Wednesday, October 29, 2014


Today was just one of those days, where no matter what I tried this morning I could not for the life of me get out of bed. I woke up to the sound of raindrops outside and instantly knew my inner lazy girl would take over and the idea of going for a run in the park would quickly vanish. Feeling a little bit of guilt for not being as active as I'd hoped, yet the desire to treat myself to something tasty and comforting I whipped up a guilt free breakfast of low carb / gluten free peanut butter and jelly pancakes.

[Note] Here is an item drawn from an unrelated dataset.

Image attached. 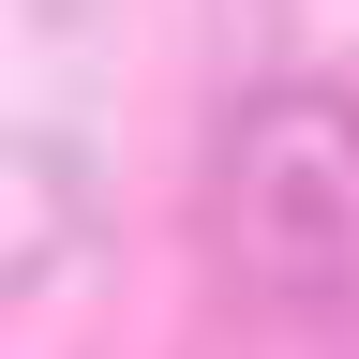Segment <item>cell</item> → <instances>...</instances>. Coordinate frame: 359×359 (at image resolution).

These pancakes are insanely simple & easy to whip up. To make a short stack that serves one you'll need:

- 1 ripe banana
- 1 egg
- 1 large spoonful of creamy peanut butter
- a dash of cinnamon
- a splash of vanilla extract
- 1 heaping spoonful ground flaxseed (optional)
- handful of frozen mixed berries
- 1 tablespoon sugar
- 1/2 tablespoon lemon juice

Warm up a pan over medium heat on the stove and mash up the banana, egg, cinnamon, peanut butter, vanilla, and flaxseed; it'll end up having a look / consistency close to oatmeal.

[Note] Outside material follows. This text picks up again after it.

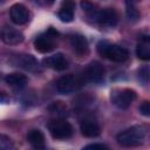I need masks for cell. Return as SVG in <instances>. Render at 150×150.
Wrapping results in <instances>:
<instances>
[{"mask_svg":"<svg viewBox=\"0 0 150 150\" xmlns=\"http://www.w3.org/2000/svg\"><path fill=\"white\" fill-rule=\"evenodd\" d=\"M97 52L101 56L114 61V62H124L129 57V52L117 45H111L107 41H101L97 45Z\"/></svg>","mask_w":150,"mask_h":150,"instance_id":"cell-1","label":"cell"},{"mask_svg":"<svg viewBox=\"0 0 150 150\" xmlns=\"http://www.w3.org/2000/svg\"><path fill=\"white\" fill-rule=\"evenodd\" d=\"M144 130L141 127H131L129 129L123 130L116 136V141L120 145L125 148L137 146L143 142Z\"/></svg>","mask_w":150,"mask_h":150,"instance_id":"cell-2","label":"cell"},{"mask_svg":"<svg viewBox=\"0 0 150 150\" xmlns=\"http://www.w3.org/2000/svg\"><path fill=\"white\" fill-rule=\"evenodd\" d=\"M136 91L129 88L123 89H115L111 93V102L120 109H127L129 105L135 101Z\"/></svg>","mask_w":150,"mask_h":150,"instance_id":"cell-3","label":"cell"},{"mask_svg":"<svg viewBox=\"0 0 150 150\" xmlns=\"http://www.w3.org/2000/svg\"><path fill=\"white\" fill-rule=\"evenodd\" d=\"M49 132L55 139H66L73 135V127L66 120H54L48 125Z\"/></svg>","mask_w":150,"mask_h":150,"instance_id":"cell-4","label":"cell"},{"mask_svg":"<svg viewBox=\"0 0 150 150\" xmlns=\"http://www.w3.org/2000/svg\"><path fill=\"white\" fill-rule=\"evenodd\" d=\"M94 13V20L95 22H97L101 26H105V27H114L116 26L117 21H118V16L117 13L111 9V8H105L98 12H93Z\"/></svg>","mask_w":150,"mask_h":150,"instance_id":"cell-5","label":"cell"},{"mask_svg":"<svg viewBox=\"0 0 150 150\" xmlns=\"http://www.w3.org/2000/svg\"><path fill=\"white\" fill-rule=\"evenodd\" d=\"M11 20L16 25H23L29 20V11L22 4H14L9 9Z\"/></svg>","mask_w":150,"mask_h":150,"instance_id":"cell-6","label":"cell"},{"mask_svg":"<svg viewBox=\"0 0 150 150\" xmlns=\"http://www.w3.org/2000/svg\"><path fill=\"white\" fill-rule=\"evenodd\" d=\"M1 40L6 45L15 46V45H19V43H21L23 41V35L18 29H15L13 27L5 26L2 28V30H1Z\"/></svg>","mask_w":150,"mask_h":150,"instance_id":"cell-7","label":"cell"},{"mask_svg":"<svg viewBox=\"0 0 150 150\" xmlns=\"http://www.w3.org/2000/svg\"><path fill=\"white\" fill-rule=\"evenodd\" d=\"M84 77L94 83H100L104 77V68L98 62H91L84 70Z\"/></svg>","mask_w":150,"mask_h":150,"instance_id":"cell-8","label":"cell"},{"mask_svg":"<svg viewBox=\"0 0 150 150\" xmlns=\"http://www.w3.org/2000/svg\"><path fill=\"white\" fill-rule=\"evenodd\" d=\"M75 87H76V79L71 74L61 76L56 82V90L63 95L73 91L75 89Z\"/></svg>","mask_w":150,"mask_h":150,"instance_id":"cell-9","label":"cell"},{"mask_svg":"<svg viewBox=\"0 0 150 150\" xmlns=\"http://www.w3.org/2000/svg\"><path fill=\"white\" fill-rule=\"evenodd\" d=\"M81 134L86 137H96L101 132V128L94 120H83L80 124Z\"/></svg>","mask_w":150,"mask_h":150,"instance_id":"cell-10","label":"cell"},{"mask_svg":"<svg viewBox=\"0 0 150 150\" xmlns=\"http://www.w3.org/2000/svg\"><path fill=\"white\" fill-rule=\"evenodd\" d=\"M70 45L73 47V50L80 55V56H83L86 54H88V42H87V39L83 36V35H80V34H76V35H73L70 38Z\"/></svg>","mask_w":150,"mask_h":150,"instance_id":"cell-11","label":"cell"},{"mask_svg":"<svg viewBox=\"0 0 150 150\" xmlns=\"http://www.w3.org/2000/svg\"><path fill=\"white\" fill-rule=\"evenodd\" d=\"M43 63L47 67H49L52 69H55V70H64L68 67V62L61 53H57L53 56H49V57L45 59Z\"/></svg>","mask_w":150,"mask_h":150,"instance_id":"cell-12","label":"cell"},{"mask_svg":"<svg viewBox=\"0 0 150 150\" xmlns=\"http://www.w3.org/2000/svg\"><path fill=\"white\" fill-rule=\"evenodd\" d=\"M136 55L141 60L144 61L150 60V35L142 36L141 42L136 47Z\"/></svg>","mask_w":150,"mask_h":150,"instance_id":"cell-13","label":"cell"},{"mask_svg":"<svg viewBox=\"0 0 150 150\" xmlns=\"http://www.w3.org/2000/svg\"><path fill=\"white\" fill-rule=\"evenodd\" d=\"M34 47L39 53H49L54 49V42L50 39L49 34L47 33V36H39L34 41Z\"/></svg>","mask_w":150,"mask_h":150,"instance_id":"cell-14","label":"cell"},{"mask_svg":"<svg viewBox=\"0 0 150 150\" xmlns=\"http://www.w3.org/2000/svg\"><path fill=\"white\" fill-rule=\"evenodd\" d=\"M27 141L35 149H43L45 148V137H43L42 132L38 129L30 130L27 134Z\"/></svg>","mask_w":150,"mask_h":150,"instance_id":"cell-15","label":"cell"},{"mask_svg":"<svg viewBox=\"0 0 150 150\" xmlns=\"http://www.w3.org/2000/svg\"><path fill=\"white\" fill-rule=\"evenodd\" d=\"M5 82L7 84H9L11 87L20 88L27 83V77H26V75H23L21 73H11L5 76Z\"/></svg>","mask_w":150,"mask_h":150,"instance_id":"cell-16","label":"cell"},{"mask_svg":"<svg viewBox=\"0 0 150 150\" xmlns=\"http://www.w3.org/2000/svg\"><path fill=\"white\" fill-rule=\"evenodd\" d=\"M15 64L27 70H34L38 67V61L32 55H20Z\"/></svg>","mask_w":150,"mask_h":150,"instance_id":"cell-17","label":"cell"},{"mask_svg":"<svg viewBox=\"0 0 150 150\" xmlns=\"http://www.w3.org/2000/svg\"><path fill=\"white\" fill-rule=\"evenodd\" d=\"M59 18L63 22H70L74 19V7H67V6H61L59 13Z\"/></svg>","mask_w":150,"mask_h":150,"instance_id":"cell-18","label":"cell"},{"mask_svg":"<svg viewBox=\"0 0 150 150\" xmlns=\"http://www.w3.org/2000/svg\"><path fill=\"white\" fill-rule=\"evenodd\" d=\"M138 79L144 84L150 83V67L149 66H145L138 69Z\"/></svg>","mask_w":150,"mask_h":150,"instance_id":"cell-19","label":"cell"},{"mask_svg":"<svg viewBox=\"0 0 150 150\" xmlns=\"http://www.w3.org/2000/svg\"><path fill=\"white\" fill-rule=\"evenodd\" d=\"M127 16L130 21H136L139 18V13L136 8V5H127Z\"/></svg>","mask_w":150,"mask_h":150,"instance_id":"cell-20","label":"cell"},{"mask_svg":"<svg viewBox=\"0 0 150 150\" xmlns=\"http://www.w3.org/2000/svg\"><path fill=\"white\" fill-rule=\"evenodd\" d=\"M0 148L2 150H9L13 148V143L11 141L9 137H7L6 135H1L0 136Z\"/></svg>","mask_w":150,"mask_h":150,"instance_id":"cell-21","label":"cell"},{"mask_svg":"<svg viewBox=\"0 0 150 150\" xmlns=\"http://www.w3.org/2000/svg\"><path fill=\"white\" fill-rule=\"evenodd\" d=\"M80 5H81V8L87 12V13H93L95 12V5L90 1V0H81L80 1Z\"/></svg>","mask_w":150,"mask_h":150,"instance_id":"cell-22","label":"cell"},{"mask_svg":"<svg viewBox=\"0 0 150 150\" xmlns=\"http://www.w3.org/2000/svg\"><path fill=\"white\" fill-rule=\"evenodd\" d=\"M139 112L143 116H150V102H144L139 105Z\"/></svg>","mask_w":150,"mask_h":150,"instance_id":"cell-23","label":"cell"},{"mask_svg":"<svg viewBox=\"0 0 150 150\" xmlns=\"http://www.w3.org/2000/svg\"><path fill=\"white\" fill-rule=\"evenodd\" d=\"M86 150H89V149H93V150H103V149H108L107 145L104 144H100V143H94V144H89V145H86L84 146Z\"/></svg>","mask_w":150,"mask_h":150,"instance_id":"cell-24","label":"cell"},{"mask_svg":"<svg viewBox=\"0 0 150 150\" xmlns=\"http://www.w3.org/2000/svg\"><path fill=\"white\" fill-rule=\"evenodd\" d=\"M138 0H125V4L127 5H136Z\"/></svg>","mask_w":150,"mask_h":150,"instance_id":"cell-25","label":"cell"},{"mask_svg":"<svg viewBox=\"0 0 150 150\" xmlns=\"http://www.w3.org/2000/svg\"><path fill=\"white\" fill-rule=\"evenodd\" d=\"M46 1H48V2H49V4H52V2H53V1H54V0H46Z\"/></svg>","mask_w":150,"mask_h":150,"instance_id":"cell-26","label":"cell"}]
</instances>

When everything is fully incorporated add some of the 'pancake' batter to the pan and let it cook until the uncooked side starts to bubble.

Then carefully flip it over and let the bottom crisp up for a couple more minutes. While the pancakes are cooking make the 'jelly' topping. Combine the frozen berries, sugar, and lemon juice in a bowl then pop it in the microwave for a minute or two until the berries are soft enough to pierce with a fork. Once the pancakes have been cooked for a few minutes on each side and have a nice golden brown coloring plate them and drizzle on the berry mixture.

Pour yourself some coffee.

Then dig in.

And enjoy!

These pancakes wont have exactly the same consistency as regular pancakes, as they'll be a bit more moist. But at least you wont feel as guilty being stuffed full of carbs!